I have just published ‘The Ring of Fire,’ which is the sequel to ‘The Clockwork Mechanical.’ Currently I am getting stuck into writing the third and last book in the trilogy. "Stuck" eh? Well I hope that is not a bad thing.
If you want to know where you can get a copy of the book, just click on the AMAZON KINDLE tab.
Amazon ASIN - B00PDE1DTK
Available Formats - Kindle and Paperback. The Kindle version has colour illustrations.
Countdown Sale - Price will be reduced from $2.99 to $0.99 from 19th to 25th January ‘15
If you would like to contact Peter, you can find him HERE:
Here is a review for the book:
5.0 out of 5 stars
Such a lot of fun for a little book November 10, 2014
By Rachel Scalmer
This was a fun little read. Written for the 8 to 11 age-group, it keeps it simple and doesn't get bogged down, or try to swamp the reader with information.

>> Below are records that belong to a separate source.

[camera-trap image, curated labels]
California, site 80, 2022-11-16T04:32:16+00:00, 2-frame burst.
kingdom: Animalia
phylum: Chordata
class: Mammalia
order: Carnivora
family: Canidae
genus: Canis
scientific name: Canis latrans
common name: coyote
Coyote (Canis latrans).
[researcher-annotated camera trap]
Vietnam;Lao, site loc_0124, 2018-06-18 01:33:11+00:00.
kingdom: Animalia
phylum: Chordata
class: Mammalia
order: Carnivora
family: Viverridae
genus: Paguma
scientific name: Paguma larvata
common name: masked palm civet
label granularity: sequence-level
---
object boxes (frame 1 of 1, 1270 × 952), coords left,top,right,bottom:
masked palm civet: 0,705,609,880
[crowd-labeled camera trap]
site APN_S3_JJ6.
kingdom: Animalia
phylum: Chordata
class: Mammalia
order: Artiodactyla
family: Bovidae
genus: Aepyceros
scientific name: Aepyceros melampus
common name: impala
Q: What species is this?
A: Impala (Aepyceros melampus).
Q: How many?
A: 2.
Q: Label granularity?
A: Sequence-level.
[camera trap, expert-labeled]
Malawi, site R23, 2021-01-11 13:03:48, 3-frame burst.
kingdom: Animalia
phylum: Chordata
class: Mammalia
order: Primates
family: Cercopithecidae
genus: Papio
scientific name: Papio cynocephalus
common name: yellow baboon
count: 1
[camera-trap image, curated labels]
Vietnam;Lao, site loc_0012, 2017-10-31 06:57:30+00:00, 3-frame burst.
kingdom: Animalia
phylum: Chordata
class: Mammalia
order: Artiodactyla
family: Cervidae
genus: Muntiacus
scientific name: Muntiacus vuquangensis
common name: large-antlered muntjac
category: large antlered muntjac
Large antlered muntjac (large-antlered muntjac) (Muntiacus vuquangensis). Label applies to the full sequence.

The main characters, Brad and Megan, actually act like the 11-year-olds they are, rather than junior superheroes, and I had a really easy time connecting with them. The story, while being a typical save-the-planet adventure becomes so much more than that in the author's skilled hands, and I loved the Clockwork Mechanical itself. I actually felt like I was along for the ride, and, even though it is written for children, adults that enjoy their adventures to be simple and fun will love it, too. I will be keeping an eye on this series.